Tumors that produce too much thyroid-stimulating hormone (TSH, or thyrotrophin) can cause the thyroid gland to become overactive, a condition known as hyperthyroidism. A TSH-producing tumor is one of the rarest types of pituitary tumors.
Pituitary tumors can also secrete reproductive hormones such as follicle-stimulating hormone (FSH) and luteinizing hormone (LH). These are called gonadotropin-secreting tumors, and they are treated similarly to TSH-producing tumors.
If you have a TSH-producing tumor, your symptoms may include:
- rapid heart rate
- unexplained weight loss
- increased appetite
- feeling too warm or hot
- trouble falling asleep
- frequent bowel movements
- a lump in the front of the neck (due to an enlarged thyroid gland)
If your doctor suspects a TSH- or gonadotropin-producing tumor, a blood test will be necessary to measure the levels of each in your blood. An MRI scan may also be used to determine the size and exact location of the tumor.

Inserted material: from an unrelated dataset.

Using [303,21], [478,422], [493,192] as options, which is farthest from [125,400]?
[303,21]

The primary therapy for both TSH- and gonadotropin-secreting tumors is surgery. At Memorial Sloan Kettering, we use a minimally invasive approach called transnasal transsphenoidal resection to remove pituitary tumors. Surgeons are able to bypass brain tissue, operating instead through an incision inside the nasal passage. The risk for neurologic complications with this approach is very low, and the surgery leaves no visible scar.
If surgery alone is not curative, radiation therapy may be an option. Forms of radiation therapy we may recommend include stereotactic radiosurgery, in which special equipment is used to give a single large dose of radiation to a tumor. We may also recommend intensity-modulated radiation therapy, which uses radiation beams of varying intensity to precisely match tumor angles and shapes and thereby reduce the risk of damage to optic nerves and other delicate structures in this area.